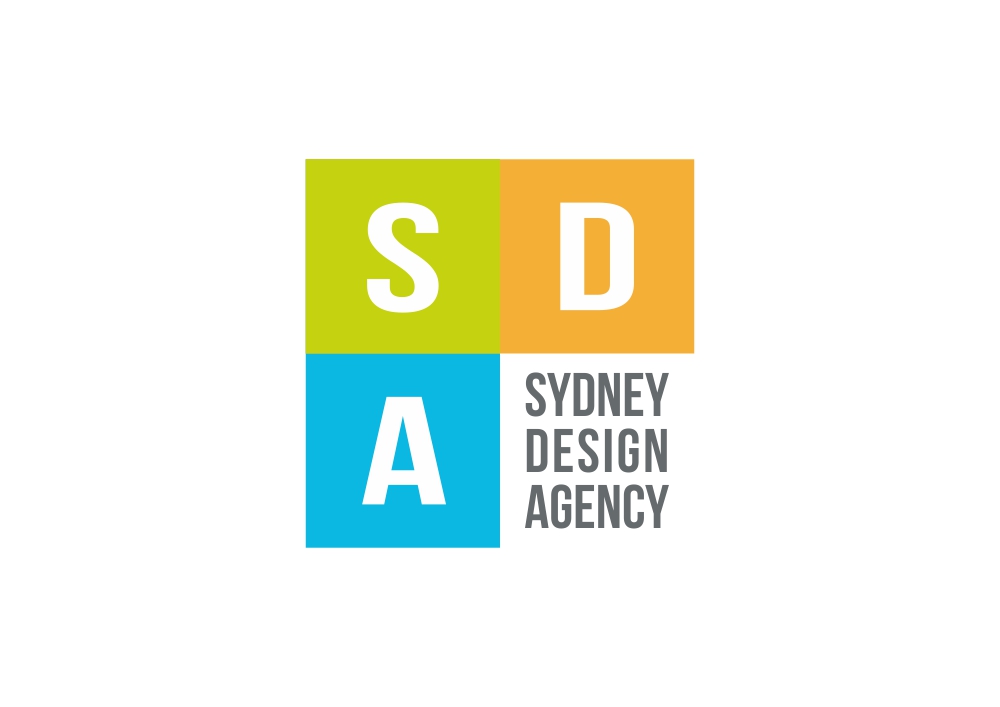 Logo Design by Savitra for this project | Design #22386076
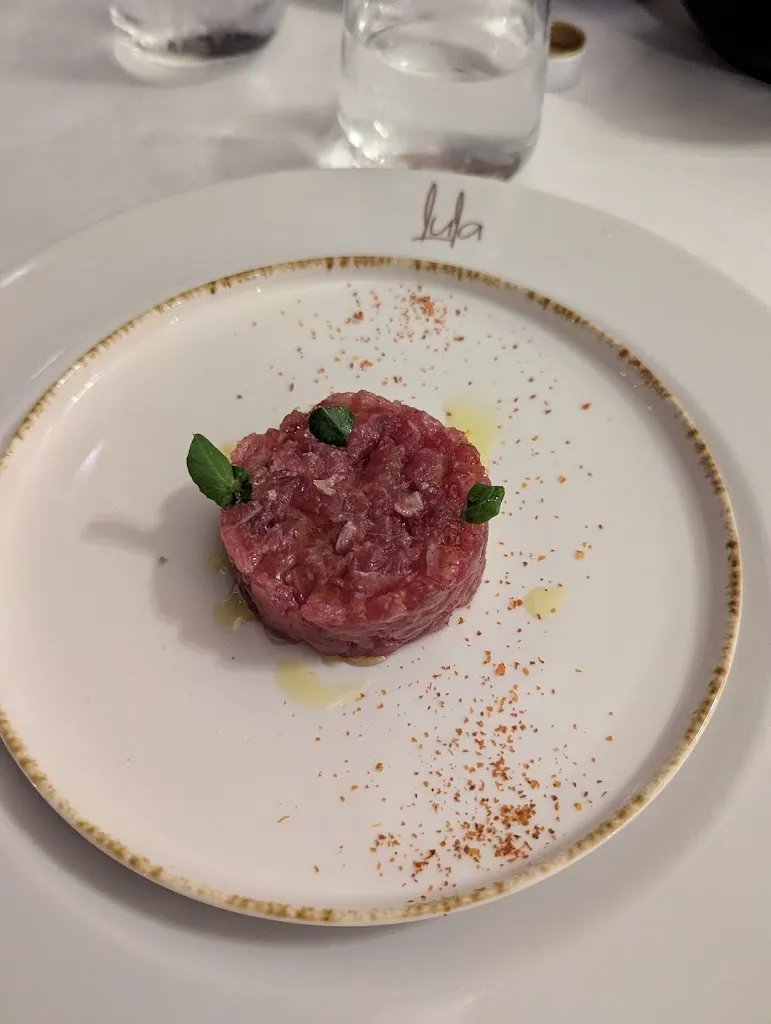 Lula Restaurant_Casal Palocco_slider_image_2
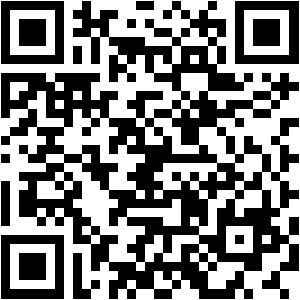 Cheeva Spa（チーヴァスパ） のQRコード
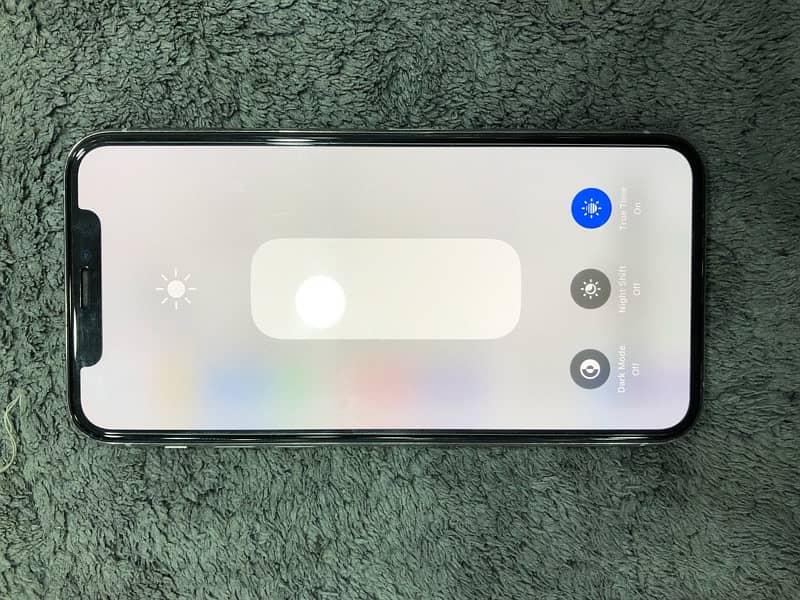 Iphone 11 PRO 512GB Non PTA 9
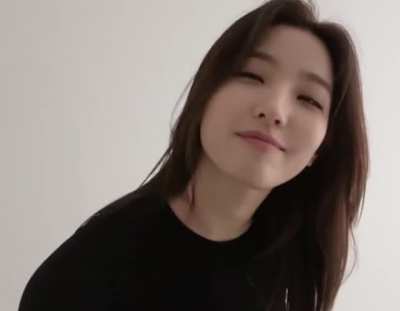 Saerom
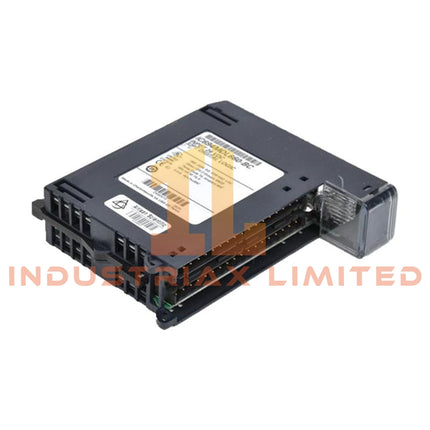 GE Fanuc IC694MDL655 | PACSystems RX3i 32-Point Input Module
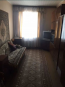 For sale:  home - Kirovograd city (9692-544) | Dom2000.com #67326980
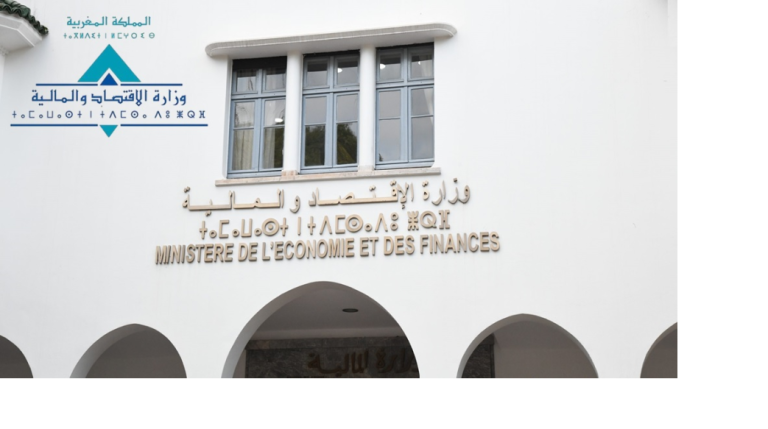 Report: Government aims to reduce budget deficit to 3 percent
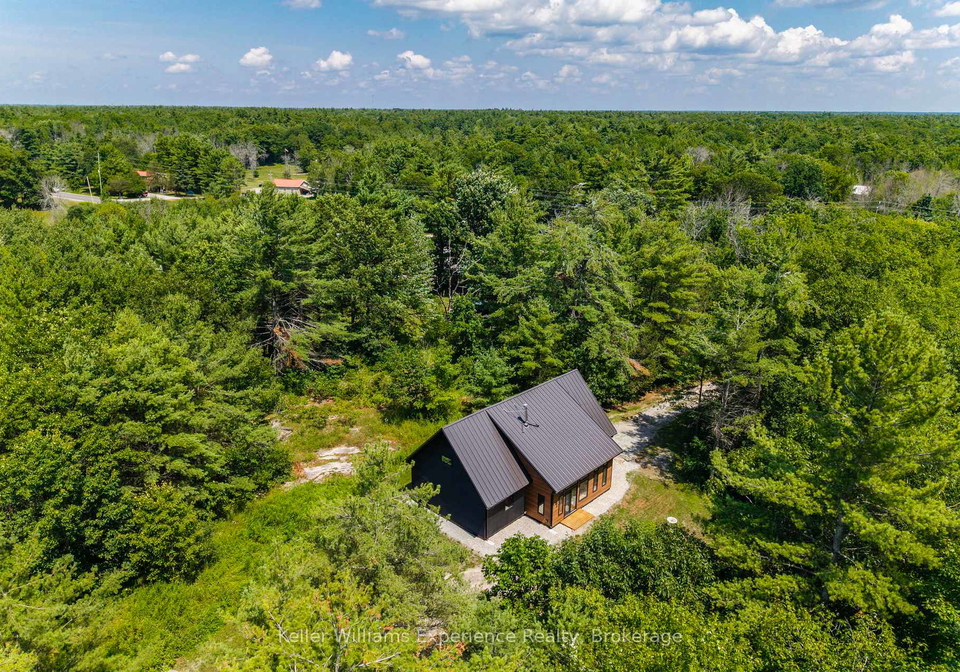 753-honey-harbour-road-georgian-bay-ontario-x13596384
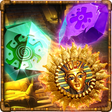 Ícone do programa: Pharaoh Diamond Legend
* * *
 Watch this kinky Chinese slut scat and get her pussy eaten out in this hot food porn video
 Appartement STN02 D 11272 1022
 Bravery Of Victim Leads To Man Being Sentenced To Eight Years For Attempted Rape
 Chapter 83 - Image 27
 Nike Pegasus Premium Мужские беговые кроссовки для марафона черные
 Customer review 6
---
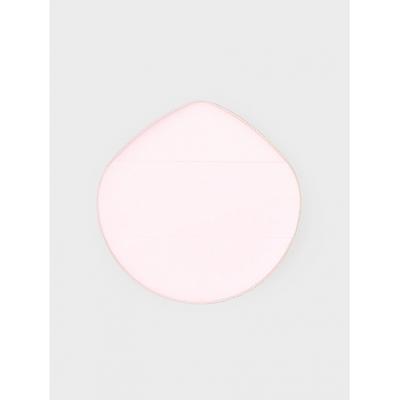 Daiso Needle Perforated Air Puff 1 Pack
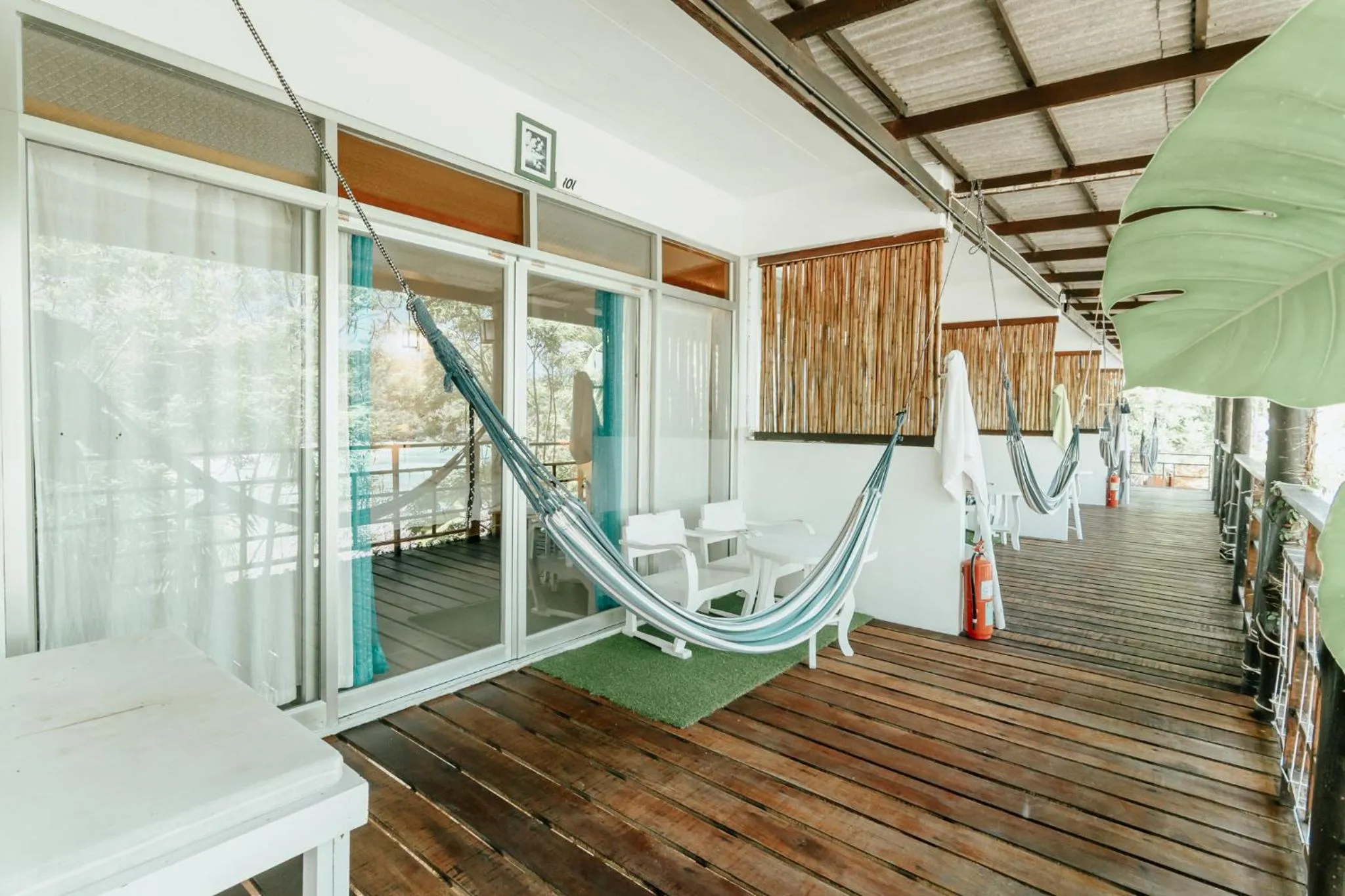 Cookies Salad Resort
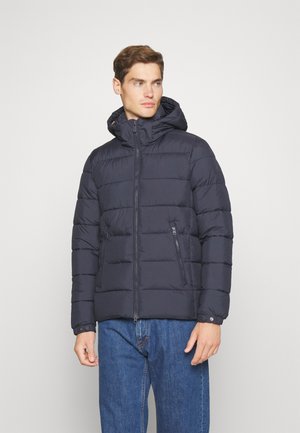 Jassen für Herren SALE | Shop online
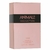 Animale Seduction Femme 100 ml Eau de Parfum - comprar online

WORK TO BE COMPLETED:
Output the items from the line holding "Watch this kinky" through the line holding "Chapter 83 - Image 27", both included, as a Markdown table with the columns Row and Text. Number each row and leave out any blank lines.

EXERCISE OUTPUT:
| Row | Text |
|---|---|
| 1 |  Watch this kinky Chinese slut scat and get her pussy eaten out in this hot food porn video |
| 2 |  Appartement STN02 D 11272 1022 |
| 3 |  Bravery Of Victim Leads To Man Being Sentenced To Eight Years For Attempted Rape |
| 4 |  Chapter 83 - Image 27 |